Le scénario 2 est donc votre préféré ?
A.R.B. : Oui, c'est celui d'un resserrement du corps des CTS, c'est-à-dire du nombre de CTS fonctionnaires. On n'a pas donné de chiffres car il faut d'abord effectuer un travail fin. C'est au ministère de le mener avec les Fédérations pour dire quels sont les métiers où il est intéressant d'être fonctionnaire et ceux où ce n'est pas un atout dans la compétition. Cela va dépendre des Fédérations, des disciplines. C'est bien d'avoir des experts capables de passer d'une discipline à l'autre.

« Il faudrait rouvrir le concours (des professeurs de sport). On préconise de l'ouvrir en priorité aux sportifs de haut niveau

Yann Cucherat

Quid du concours des professeurs dans ce scénario ?
Y.C. : on veut qu'il y ait toujours des cadres d'État et des fonctionnaires qui puissent exercer auprès des Fédérations, donc il faudrait rouvrir le concours. On préconise de l'ouvrir en priorité aux sportifs de haut niveau parce que ce sont eux qui ont un parcours, un bagage et une expertise particulière, qu'ils peuvent ensuite transférer au bénéfice de leur Fédération.

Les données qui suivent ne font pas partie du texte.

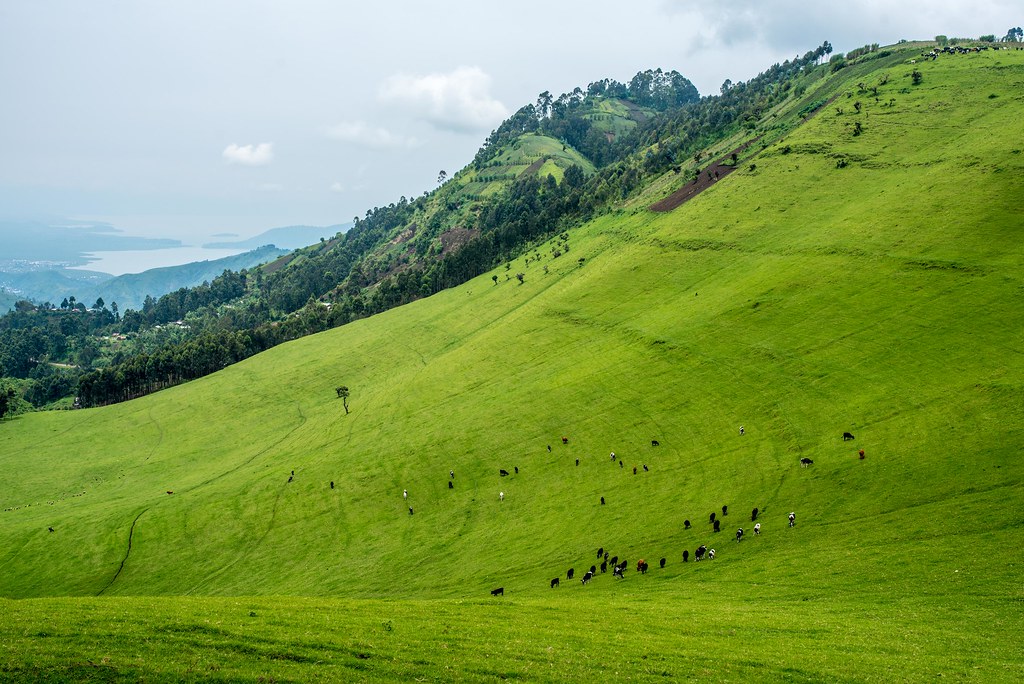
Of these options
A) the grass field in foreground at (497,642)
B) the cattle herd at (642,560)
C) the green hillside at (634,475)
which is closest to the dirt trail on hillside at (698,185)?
the green hillside at (634,475)

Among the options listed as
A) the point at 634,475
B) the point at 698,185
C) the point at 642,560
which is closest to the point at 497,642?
the point at 642,560

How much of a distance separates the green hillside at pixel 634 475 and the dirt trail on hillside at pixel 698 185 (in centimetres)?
1445

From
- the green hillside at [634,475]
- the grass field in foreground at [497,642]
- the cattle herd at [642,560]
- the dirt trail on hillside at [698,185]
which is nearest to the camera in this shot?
the grass field in foreground at [497,642]

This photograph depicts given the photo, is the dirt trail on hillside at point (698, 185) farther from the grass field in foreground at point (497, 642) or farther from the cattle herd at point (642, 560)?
the grass field in foreground at point (497, 642)

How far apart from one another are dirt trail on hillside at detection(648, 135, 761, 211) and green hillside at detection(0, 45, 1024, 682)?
14.5m

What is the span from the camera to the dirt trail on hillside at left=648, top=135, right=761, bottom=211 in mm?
154875

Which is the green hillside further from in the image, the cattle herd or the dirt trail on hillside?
the dirt trail on hillside

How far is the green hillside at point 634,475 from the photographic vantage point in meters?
30.5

Et pour les autres postulants au concours ?
A.R.-B. : l'idée n'est pas de remplacer tous les départs car on est dans un resserrement. On doit voir Fédération par Fédération, celles qui préfèrent avoir la subvention et recruter un cadre de droit privé. Il y aura forcément moins de recrutements que par le passé ; on dit qu'il faut privilégier les sportifs de haut niveau. Cela ne veut pas dire 100 % de sportifs de haut niveau mais un apport majeur. C'est aussi un moyen pour l'État d'assurer la reconversion professionnelle de gens qui se sont investis dans la haute performance.

Et quid du détachement ?
Y.C. : on ne propose pas un détachement d'office, on dit juste que ceux qui vont partir à la retraite, ou ceux qui vont décider de partir dans d'autres missions, ne seront pas remplacés. L'État pourra proposer des compensations financières aux Fédérations pour recruter des agents de droit privé qui seront sous l'autorité du directeur technique national.

A.R.-B. : le détachement subi, pour nous, n'est pas respectueux des individus. Le gouvernement l'a abandonné et il n'est plus dans le paysage.

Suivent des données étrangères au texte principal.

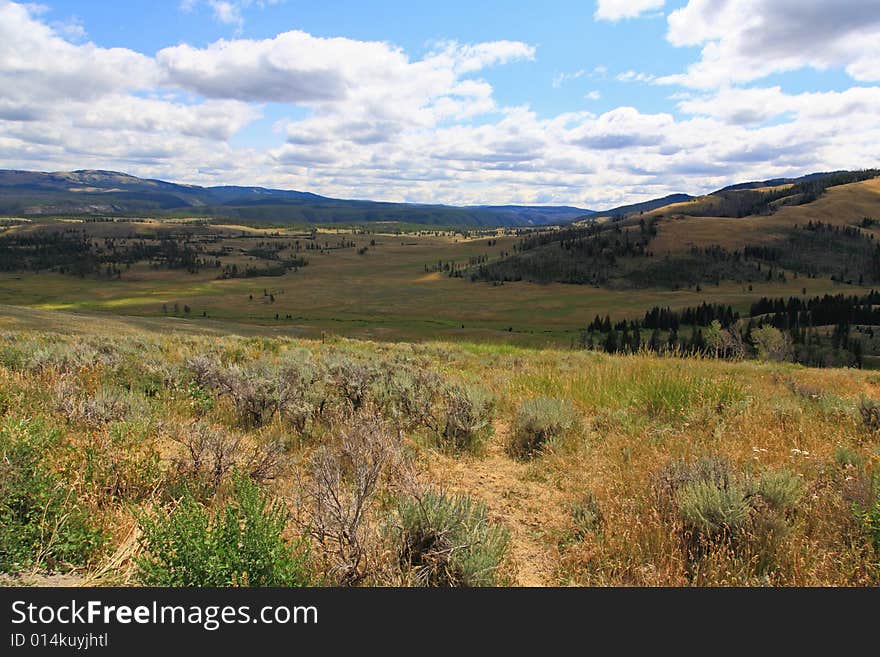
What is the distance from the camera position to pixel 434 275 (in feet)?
609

Quel sera le montant de la compensation financière pour les Fédérations ?
A.R.-B. : l'État nous a rappelé que l'on n'était pas là pour faire des économies. Le but est aussi de gagner en souplesse. Le problème du système d'avant - on le voyait quand vous décidiez de placer un cadre technique avec 40 ans de carrière auprès d'une Fédération - est qu'il est très difficile à modifier. On le voit dans la répartition des CTS par Fédération. Certaines sont très bien dotées parce que c'est le fruit de l'histoire et d'autres, dans des disciplines plus émergentes, le sont moins. Vous ne pouviez allouer les moyens que lors des départs en retraite. Si vous mettez des subventions, c'est beaucoup plus facile d'accompagner les disciplines émergentes.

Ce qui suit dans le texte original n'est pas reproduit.